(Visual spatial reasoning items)
• • • • • • •
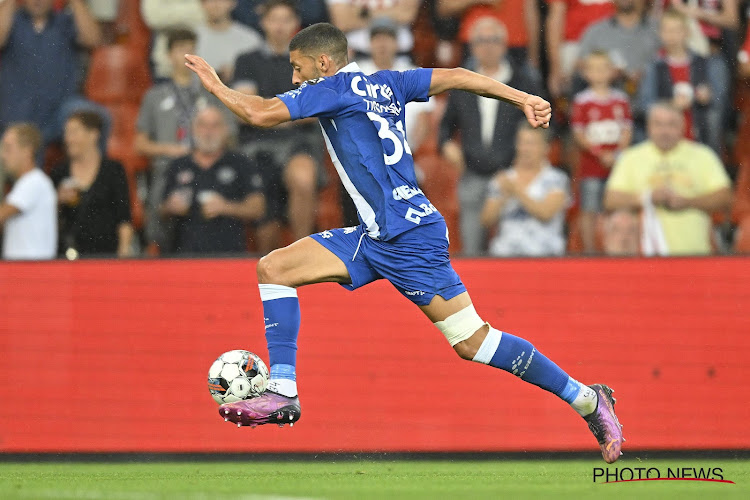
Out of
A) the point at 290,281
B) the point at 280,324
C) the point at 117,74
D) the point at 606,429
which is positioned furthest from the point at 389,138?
the point at 117,74

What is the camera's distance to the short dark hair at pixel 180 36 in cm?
995

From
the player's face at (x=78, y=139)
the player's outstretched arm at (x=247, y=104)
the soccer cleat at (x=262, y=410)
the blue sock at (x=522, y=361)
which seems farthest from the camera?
the player's face at (x=78, y=139)

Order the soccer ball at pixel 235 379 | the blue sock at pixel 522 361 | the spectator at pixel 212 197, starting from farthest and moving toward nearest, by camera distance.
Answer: the spectator at pixel 212 197, the blue sock at pixel 522 361, the soccer ball at pixel 235 379

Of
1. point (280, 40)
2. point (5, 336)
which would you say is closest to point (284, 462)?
point (5, 336)

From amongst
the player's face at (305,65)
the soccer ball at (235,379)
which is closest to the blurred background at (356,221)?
the soccer ball at (235,379)

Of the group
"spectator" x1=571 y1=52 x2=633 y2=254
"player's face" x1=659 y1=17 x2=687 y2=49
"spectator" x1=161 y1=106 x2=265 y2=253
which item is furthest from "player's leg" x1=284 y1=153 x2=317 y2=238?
"player's face" x1=659 y1=17 x2=687 y2=49

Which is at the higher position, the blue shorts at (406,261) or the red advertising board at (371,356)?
the blue shorts at (406,261)

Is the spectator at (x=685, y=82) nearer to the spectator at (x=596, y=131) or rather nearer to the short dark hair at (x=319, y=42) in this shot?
the spectator at (x=596, y=131)

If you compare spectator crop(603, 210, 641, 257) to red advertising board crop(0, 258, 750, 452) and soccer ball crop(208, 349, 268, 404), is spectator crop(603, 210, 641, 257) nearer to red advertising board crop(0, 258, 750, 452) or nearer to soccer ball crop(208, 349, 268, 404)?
red advertising board crop(0, 258, 750, 452)

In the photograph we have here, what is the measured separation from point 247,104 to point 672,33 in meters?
5.32

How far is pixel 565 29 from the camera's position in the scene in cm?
1021

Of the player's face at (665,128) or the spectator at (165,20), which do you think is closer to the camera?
the player's face at (665,128)

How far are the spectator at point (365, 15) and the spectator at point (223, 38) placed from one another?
2.47 ft

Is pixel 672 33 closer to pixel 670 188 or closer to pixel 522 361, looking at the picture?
pixel 670 188
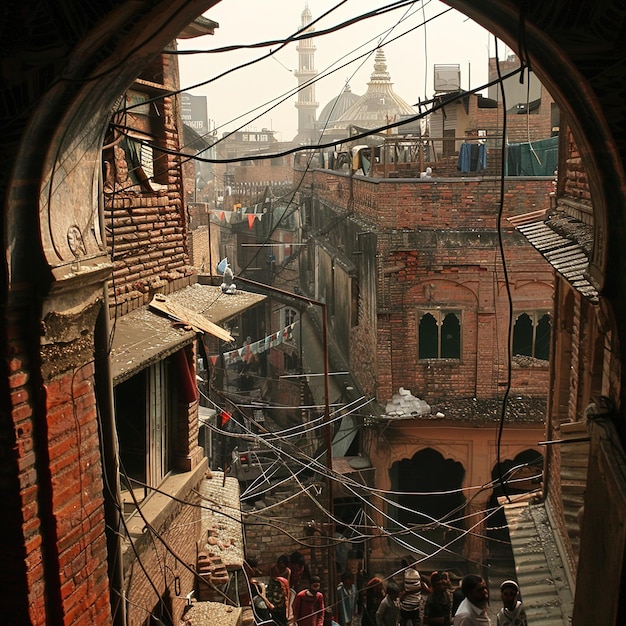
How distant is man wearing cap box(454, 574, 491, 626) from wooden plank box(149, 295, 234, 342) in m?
3.49

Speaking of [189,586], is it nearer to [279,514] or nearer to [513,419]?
[279,514]

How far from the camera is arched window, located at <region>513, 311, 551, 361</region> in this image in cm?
1591

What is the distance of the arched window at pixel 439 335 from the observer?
16.2 meters

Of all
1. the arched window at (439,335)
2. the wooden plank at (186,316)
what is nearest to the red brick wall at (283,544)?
the arched window at (439,335)

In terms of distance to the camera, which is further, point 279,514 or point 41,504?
point 279,514

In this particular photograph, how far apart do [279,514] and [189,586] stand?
21.3 ft

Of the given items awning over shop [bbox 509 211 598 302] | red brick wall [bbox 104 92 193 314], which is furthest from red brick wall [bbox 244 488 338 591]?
awning over shop [bbox 509 211 598 302]

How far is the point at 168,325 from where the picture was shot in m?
7.09

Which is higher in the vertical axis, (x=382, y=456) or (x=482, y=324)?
(x=482, y=324)

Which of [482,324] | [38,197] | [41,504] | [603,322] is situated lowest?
[482,324]

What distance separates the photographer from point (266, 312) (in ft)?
107

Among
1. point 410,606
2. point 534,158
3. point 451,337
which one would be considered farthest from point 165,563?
point 534,158

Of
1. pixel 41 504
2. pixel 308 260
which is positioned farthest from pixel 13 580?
pixel 308 260

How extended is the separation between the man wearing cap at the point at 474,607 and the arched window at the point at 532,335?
865 centimetres
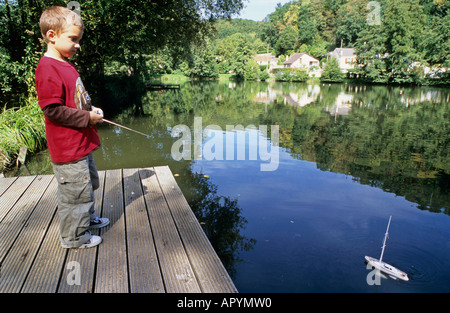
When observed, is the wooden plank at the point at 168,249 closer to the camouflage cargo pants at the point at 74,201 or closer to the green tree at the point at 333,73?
the camouflage cargo pants at the point at 74,201

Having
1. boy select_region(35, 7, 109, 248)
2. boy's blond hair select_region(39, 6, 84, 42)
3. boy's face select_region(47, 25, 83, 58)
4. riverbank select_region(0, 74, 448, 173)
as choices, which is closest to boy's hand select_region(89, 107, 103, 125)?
boy select_region(35, 7, 109, 248)

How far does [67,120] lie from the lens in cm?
232

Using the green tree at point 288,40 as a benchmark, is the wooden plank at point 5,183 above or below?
below

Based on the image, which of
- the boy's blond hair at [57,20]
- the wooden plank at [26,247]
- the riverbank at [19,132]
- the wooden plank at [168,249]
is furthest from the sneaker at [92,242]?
the riverbank at [19,132]

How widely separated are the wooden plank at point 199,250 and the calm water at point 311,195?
0.74m

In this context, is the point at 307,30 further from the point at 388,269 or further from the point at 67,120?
the point at 67,120

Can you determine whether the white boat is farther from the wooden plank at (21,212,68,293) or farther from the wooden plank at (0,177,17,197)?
the wooden plank at (0,177,17,197)

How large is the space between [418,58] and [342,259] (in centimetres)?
4599

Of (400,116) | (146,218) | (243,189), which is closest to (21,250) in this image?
(146,218)

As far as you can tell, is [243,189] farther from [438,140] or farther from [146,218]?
[438,140]

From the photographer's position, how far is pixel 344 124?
1191cm

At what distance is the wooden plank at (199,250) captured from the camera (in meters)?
2.14

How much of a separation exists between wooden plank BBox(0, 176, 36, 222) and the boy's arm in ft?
5.02
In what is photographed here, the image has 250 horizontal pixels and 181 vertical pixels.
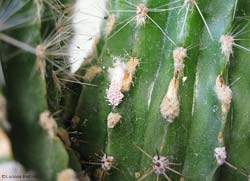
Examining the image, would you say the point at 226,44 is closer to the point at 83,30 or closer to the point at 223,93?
the point at 223,93

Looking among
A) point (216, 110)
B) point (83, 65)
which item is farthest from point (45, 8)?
point (216, 110)

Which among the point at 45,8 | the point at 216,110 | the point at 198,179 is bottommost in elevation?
the point at 198,179

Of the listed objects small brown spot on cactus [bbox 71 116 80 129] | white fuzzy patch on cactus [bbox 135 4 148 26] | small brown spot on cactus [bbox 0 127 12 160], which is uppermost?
white fuzzy patch on cactus [bbox 135 4 148 26]

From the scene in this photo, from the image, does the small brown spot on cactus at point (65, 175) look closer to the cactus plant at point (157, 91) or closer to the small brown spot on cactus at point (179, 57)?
the cactus plant at point (157, 91)

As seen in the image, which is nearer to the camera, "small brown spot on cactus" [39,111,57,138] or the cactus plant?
"small brown spot on cactus" [39,111,57,138]

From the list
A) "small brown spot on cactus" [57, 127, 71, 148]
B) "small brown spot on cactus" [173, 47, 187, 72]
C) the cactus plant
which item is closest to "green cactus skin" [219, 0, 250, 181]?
the cactus plant

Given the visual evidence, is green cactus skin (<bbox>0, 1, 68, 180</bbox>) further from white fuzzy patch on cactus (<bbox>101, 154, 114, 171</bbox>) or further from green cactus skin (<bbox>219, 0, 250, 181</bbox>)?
green cactus skin (<bbox>219, 0, 250, 181</bbox>)

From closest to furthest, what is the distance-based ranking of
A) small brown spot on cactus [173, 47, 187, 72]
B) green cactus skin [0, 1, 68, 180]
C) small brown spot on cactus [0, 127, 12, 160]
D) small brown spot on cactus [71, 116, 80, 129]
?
small brown spot on cactus [0, 127, 12, 160] < green cactus skin [0, 1, 68, 180] < small brown spot on cactus [173, 47, 187, 72] < small brown spot on cactus [71, 116, 80, 129]

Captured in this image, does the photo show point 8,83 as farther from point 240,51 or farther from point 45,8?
point 240,51

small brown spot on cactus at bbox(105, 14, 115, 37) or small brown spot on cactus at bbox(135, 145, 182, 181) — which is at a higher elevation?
small brown spot on cactus at bbox(105, 14, 115, 37)
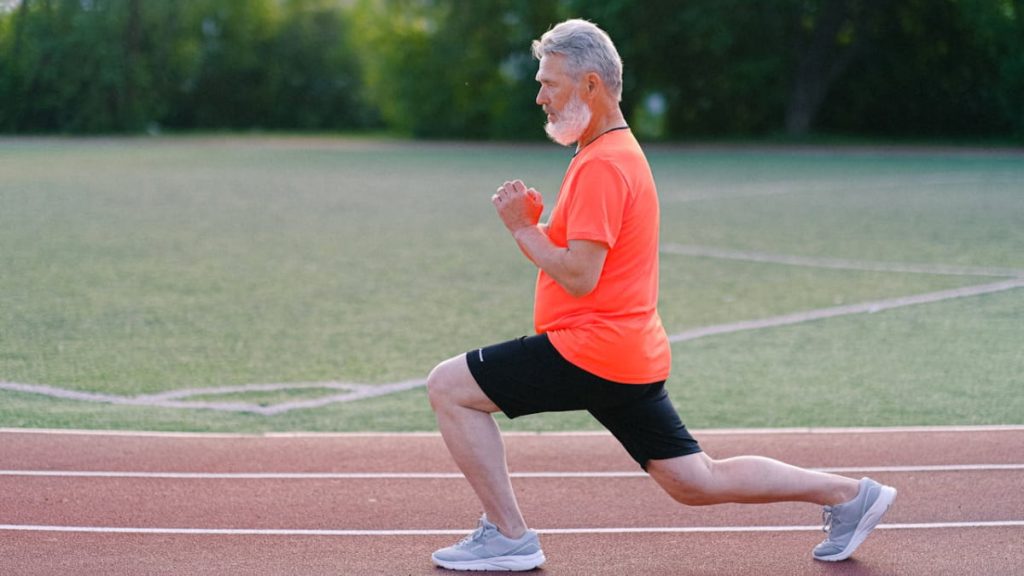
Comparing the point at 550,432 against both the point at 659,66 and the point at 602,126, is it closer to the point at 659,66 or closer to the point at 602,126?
the point at 602,126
• • • • • • •
WORK TO DO: Restate word for word only the lines from the one with "Of the listed" through the last line of the material, both included. Any picture should be left out.

SOLUTION TO THIS EXERCISE:
Of the listed objects small brown spot on cactus [bbox 71 116 80 129] | white fuzzy patch on cactus [bbox 135 4 148 26] | small brown spot on cactus [bbox 0 127 12 160], which is uppermost?
white fuzzy patch on cactus [bbox 135 4 148 26]

From the scene in this photo, from the image, does the small brown spot on cactus at point (65, 175) look closer to the cactus plant at point (157, 91) or closer to the small brown spot on cactus at point (179, 57)?
the cactus plant at point (157, 91)

As seen in the image, which is nearer to the camera, "small brown spot on cactus" [39,111,57,138] or the cactus plant?
"small brown spot on cactus" [39,111,57,138]

From the list
A) "small brown spot on cactus" [57, 127, 71, 148]
B) "small brown spot on cactus" [173, 47, 187, 72]
C) the cactus plant
which item is closest to "green cactus skin" [219, 0, 250, 181]?
the cactus plant

Given the visual evidence, is green cactus skin (<bbox>0, 1, 68, 180</bbox>) further from white fuzzy patch on cactus (<bbox>101, 154, 114, 171</bbox>) or further from green cactus skin (<bbox>219, 0, 250, 181</bbox>)?
green cactus skin (<bbox>219, 0, 250, 181</bbox>)

From closest to furthest, what is the distance-based ranking of
A) small brown spot on cactus [173, 47, 187, 72]
B) green cactus skin [0, 1, 68, 180]
C) small brown spot on cactus [0, 127, 12, 160]
D) small brown spot on cactus [71, 116, 80, 129]
?
small brown spot on cactus [0, 127, 12, 160] < green cactus skin [0, 1, 68, 180] < small brown spot on cactus [173, 47, 187, 72] < small brown spot on cactus [71, 116, 80, 129]

Captured in this image, does the photo show point 8,83 as farther from point 240,51 or farther from point 45,8?
point 240,51

small brown spot on cactus at bbox(105, 14, 115, 37) or small brown spot on cactus at bbox(135, 145, 182, 181) — which is at a higher elevation?
small brown spot on cactus at bbox(105, 14, 115, 37)
Comparing the point at 550,432 against both the point at 659,66 and the point at 602,126, is it closer to the point at 659,66 or closer to the point at 602,126?
the point at 602,126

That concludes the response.